Well the one time we did a double blind combat ...we had 2 maps one upstairs and one downstairs I can say that this made a huge difference at the system scale.  Basically time for information to get from one unit to the other became critical.  Also actual transit times become very important.  STMPs are all well and good for movement during peacetime when it doesn't really matter exactly when something arrives somewhere but when the war starts hours can make a huge difference.

You have to know when and where units are at the system scale.   Here SFA is useful but not to the degree it could have been had Steve finished his battle screen (which if memory serves he said ended up being the start of Aurora).

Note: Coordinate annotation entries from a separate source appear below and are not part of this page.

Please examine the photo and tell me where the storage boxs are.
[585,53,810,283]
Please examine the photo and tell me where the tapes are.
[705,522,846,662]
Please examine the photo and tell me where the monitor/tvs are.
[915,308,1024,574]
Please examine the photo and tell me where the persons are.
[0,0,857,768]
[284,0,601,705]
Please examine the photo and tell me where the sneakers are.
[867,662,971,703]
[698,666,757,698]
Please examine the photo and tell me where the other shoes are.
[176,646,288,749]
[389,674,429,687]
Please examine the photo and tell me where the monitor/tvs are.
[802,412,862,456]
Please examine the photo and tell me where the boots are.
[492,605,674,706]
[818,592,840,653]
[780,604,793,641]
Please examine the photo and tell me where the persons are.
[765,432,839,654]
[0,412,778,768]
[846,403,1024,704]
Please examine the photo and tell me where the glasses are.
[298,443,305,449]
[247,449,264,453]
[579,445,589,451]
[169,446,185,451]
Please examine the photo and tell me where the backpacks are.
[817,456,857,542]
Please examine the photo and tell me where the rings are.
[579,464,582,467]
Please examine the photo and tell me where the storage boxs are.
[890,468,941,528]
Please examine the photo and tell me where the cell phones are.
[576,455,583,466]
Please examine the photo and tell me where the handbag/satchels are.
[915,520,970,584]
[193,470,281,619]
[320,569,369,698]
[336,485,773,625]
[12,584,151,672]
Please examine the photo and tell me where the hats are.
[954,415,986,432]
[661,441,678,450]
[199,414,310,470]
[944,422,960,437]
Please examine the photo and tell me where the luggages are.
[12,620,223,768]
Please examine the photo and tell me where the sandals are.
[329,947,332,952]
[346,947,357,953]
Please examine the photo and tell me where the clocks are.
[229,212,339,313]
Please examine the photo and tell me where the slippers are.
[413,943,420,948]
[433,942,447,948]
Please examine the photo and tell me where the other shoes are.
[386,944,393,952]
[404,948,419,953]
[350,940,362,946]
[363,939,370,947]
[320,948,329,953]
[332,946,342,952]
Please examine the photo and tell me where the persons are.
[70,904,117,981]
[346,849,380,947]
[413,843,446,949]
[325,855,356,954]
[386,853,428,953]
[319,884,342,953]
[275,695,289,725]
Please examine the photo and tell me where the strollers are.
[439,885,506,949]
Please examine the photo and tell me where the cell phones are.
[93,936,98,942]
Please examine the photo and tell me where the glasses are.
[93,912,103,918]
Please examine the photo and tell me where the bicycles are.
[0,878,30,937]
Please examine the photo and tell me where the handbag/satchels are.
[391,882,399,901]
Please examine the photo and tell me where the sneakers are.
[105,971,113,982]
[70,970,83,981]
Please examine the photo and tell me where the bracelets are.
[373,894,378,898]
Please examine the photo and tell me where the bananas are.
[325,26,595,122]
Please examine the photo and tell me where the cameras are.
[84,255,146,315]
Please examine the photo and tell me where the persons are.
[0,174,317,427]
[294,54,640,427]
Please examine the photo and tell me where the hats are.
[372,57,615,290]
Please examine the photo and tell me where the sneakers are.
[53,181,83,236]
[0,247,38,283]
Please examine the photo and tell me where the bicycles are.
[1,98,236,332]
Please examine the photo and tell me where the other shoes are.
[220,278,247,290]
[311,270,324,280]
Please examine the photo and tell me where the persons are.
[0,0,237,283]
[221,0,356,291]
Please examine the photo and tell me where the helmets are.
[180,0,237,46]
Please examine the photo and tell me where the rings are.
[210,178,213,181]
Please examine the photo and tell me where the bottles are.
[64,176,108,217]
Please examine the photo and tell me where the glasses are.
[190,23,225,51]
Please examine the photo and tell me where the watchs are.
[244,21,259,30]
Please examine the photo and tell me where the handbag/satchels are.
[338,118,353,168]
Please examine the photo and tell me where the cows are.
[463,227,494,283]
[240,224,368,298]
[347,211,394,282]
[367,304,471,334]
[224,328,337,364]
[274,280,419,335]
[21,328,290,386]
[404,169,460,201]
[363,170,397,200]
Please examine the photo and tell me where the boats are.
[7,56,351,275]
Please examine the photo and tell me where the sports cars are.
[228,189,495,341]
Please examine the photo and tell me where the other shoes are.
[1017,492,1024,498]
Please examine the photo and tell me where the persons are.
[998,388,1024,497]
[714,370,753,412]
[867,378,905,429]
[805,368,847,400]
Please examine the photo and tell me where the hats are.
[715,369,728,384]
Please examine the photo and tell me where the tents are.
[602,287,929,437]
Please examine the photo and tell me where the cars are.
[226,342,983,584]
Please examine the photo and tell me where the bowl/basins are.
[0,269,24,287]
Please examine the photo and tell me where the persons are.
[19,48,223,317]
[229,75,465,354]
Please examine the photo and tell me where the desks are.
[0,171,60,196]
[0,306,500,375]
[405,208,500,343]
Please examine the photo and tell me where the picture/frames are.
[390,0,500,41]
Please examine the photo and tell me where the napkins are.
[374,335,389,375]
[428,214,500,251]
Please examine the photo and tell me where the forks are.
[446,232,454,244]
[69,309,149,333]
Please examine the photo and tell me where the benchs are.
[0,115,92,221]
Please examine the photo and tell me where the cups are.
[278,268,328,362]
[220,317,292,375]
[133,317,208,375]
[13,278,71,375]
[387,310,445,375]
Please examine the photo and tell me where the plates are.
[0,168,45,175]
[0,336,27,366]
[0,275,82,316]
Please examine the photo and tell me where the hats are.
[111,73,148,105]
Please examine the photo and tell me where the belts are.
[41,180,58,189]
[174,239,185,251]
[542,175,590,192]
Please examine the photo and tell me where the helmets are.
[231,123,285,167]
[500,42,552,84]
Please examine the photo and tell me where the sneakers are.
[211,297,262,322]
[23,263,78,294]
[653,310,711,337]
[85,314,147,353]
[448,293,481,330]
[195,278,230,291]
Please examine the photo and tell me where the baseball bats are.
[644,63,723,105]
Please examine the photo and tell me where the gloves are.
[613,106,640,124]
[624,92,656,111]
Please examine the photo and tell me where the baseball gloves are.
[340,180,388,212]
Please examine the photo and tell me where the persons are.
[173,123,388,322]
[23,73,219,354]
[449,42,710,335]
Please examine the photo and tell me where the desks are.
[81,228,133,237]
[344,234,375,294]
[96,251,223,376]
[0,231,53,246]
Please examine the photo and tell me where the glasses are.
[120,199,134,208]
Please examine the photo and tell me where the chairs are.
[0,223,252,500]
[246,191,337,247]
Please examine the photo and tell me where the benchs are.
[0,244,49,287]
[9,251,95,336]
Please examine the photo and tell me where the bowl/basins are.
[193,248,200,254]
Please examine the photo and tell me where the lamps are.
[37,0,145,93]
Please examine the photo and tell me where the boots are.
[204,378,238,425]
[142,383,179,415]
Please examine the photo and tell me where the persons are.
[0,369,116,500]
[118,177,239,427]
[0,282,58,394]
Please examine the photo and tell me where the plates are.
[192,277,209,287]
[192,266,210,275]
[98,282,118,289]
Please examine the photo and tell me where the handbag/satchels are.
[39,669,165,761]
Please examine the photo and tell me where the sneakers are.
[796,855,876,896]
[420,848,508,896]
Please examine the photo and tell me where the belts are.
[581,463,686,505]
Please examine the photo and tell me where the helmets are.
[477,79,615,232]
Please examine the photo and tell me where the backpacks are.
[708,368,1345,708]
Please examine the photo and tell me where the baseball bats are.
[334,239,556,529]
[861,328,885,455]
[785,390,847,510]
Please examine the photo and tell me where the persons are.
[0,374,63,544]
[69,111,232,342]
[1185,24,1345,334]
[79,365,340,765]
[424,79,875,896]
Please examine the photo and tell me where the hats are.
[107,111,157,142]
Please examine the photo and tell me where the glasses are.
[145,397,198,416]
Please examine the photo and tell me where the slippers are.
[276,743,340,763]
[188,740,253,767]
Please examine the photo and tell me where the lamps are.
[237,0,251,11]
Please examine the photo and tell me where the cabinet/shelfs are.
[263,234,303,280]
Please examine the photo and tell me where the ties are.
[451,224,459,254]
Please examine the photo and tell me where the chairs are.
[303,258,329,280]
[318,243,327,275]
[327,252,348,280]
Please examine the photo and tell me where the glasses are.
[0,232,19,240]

SFA is mainly useful for telling you "this fleet and that fleet are in the same system at that same time" after that well you have to look at where they are and see if they can even spot one another.  We have quite often had ships and fleets that pass in the night.   Starslayer and I have abstracted (as in not put out counters) several battles but generally only ones that are chases as these sorts of things are clear (only seperation matters) but even an attempt by the RM to survey and the Thing to block that survey needed some fairly careful use of system maps.  And the battles hinged on movement and timing...one scout ship was killed 12 hours before it would have met up with its datagroup partners.

At the moment we are hitting a tech level problem with battles as some NPRs are on the verge of cloaking tech.

For the most part I think system scale and interception scale are largely glossed over and this results in a lot of loss because it is that these scales that the fog of war really sets in.   I'm also fairly convinced there is a lot of interesting game play with fleet movement on the system map...they make up a large part of the starfire novels but one never sees much of this in games as most people just go "hi diddle diddle straight up the middle" to get to the tactical clash I guess (the ISWIV bug tactic due to their slow ships).
 

Offline Caplin (OP)

Re: Where SA LEaves Off
« Reply #2 on: July 03, 2017, 11:02:25 AM »
Thanks for the info. :) It's about what I expected. If I had a Braille hex map of some sort, I could probably handle things more efficiently. I'm not quite sure what that would look like, but will try reaching out to friends.